Text provided start

Moving at a crawl my taxi driver follows a procession of cars up an unpaved street then turns down a path barely wide enough for it to pass. We stop suddenly.
Ahead a small van is unloading wares and my driver, recognizing the pending gridlock, switches off the engine and we sit. Car horns erupt from behind.
On either side vendors are seated on makeshift wooden stools selling carpets, shawls and other knitted goods.
Pedestrians squeeze past unfazed by the congestion. A young boy of school age herds some donkeys up the potholed road behind us and he smiles when our eyes meet.
We are in Addis Ababa’s Merkato, the largest outdoor market in Africa, a place where tens of thousands shop, sell and hustle on a daily basis, a place where everything from spices and foods to cooking pots and wooden doors are on offer at ridiculously low prices. A handcrafted bronze cross pendant, for instance, cost me less than $5. Dusty, smelly and noisy, it is, nevertheless, a compelling experience for any visitor to Ethiopia.
In the Amharic language Addis Ababa means “new flower” which invokes tranquil images seemingly at odds with the chaos I am experiencing. This city of 3.8 million is widely considered Africa’s capital. It is, after all, home to the headquarters of the 50-year-old African Union, and the United Nations has many of its African headquarters here, including the UN Economic Commission for Africa.

Text provided end

According to the passage on Addis Ababa's Merkato, what does the name Addis Ababa mean in the Amharic language? The material that follows is separate from the passage on Addis Ababa's Merkato.

Data block start

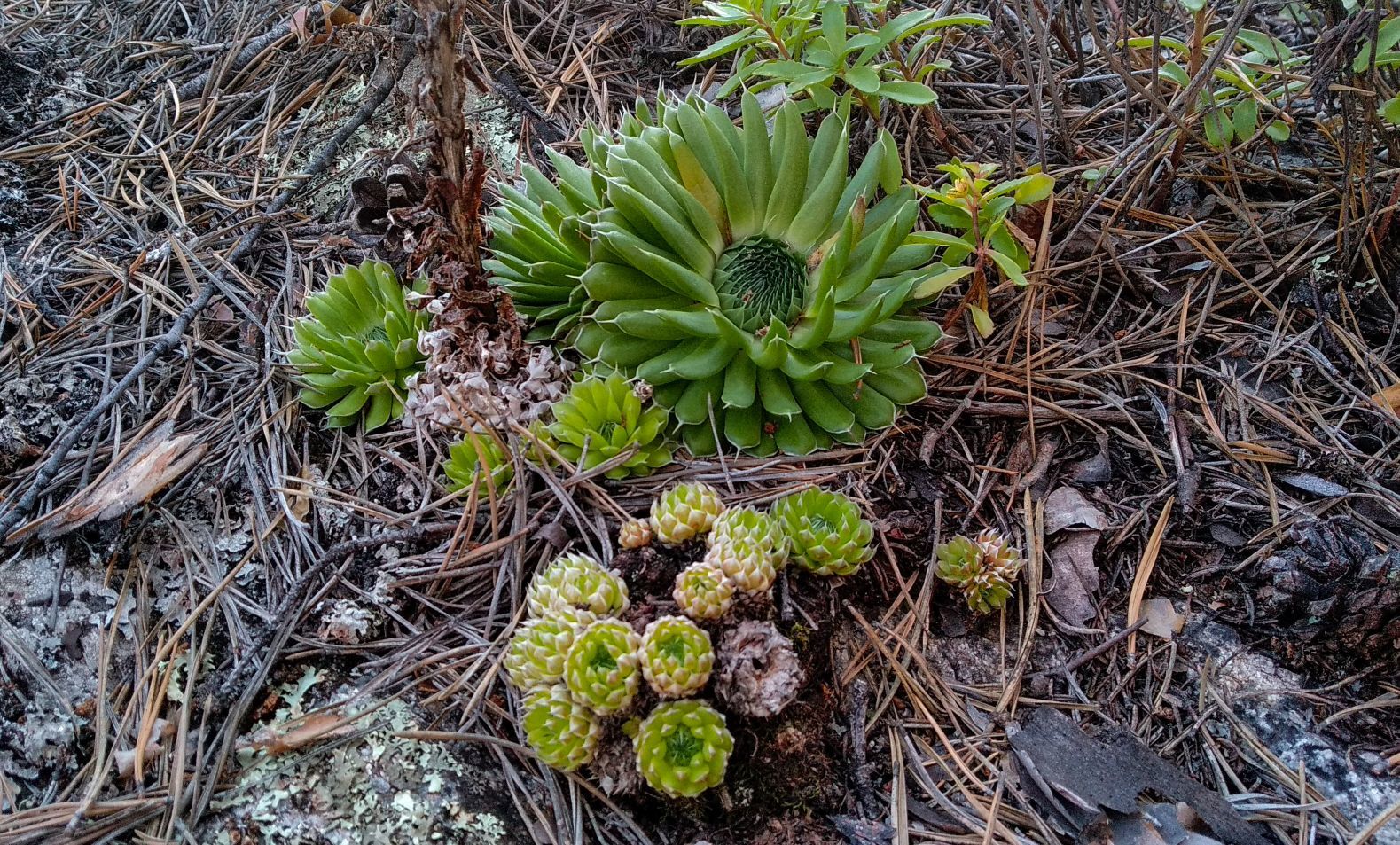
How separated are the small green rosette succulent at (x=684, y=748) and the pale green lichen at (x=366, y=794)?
382 millimetres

Data block end

Reply:
It means "new flower."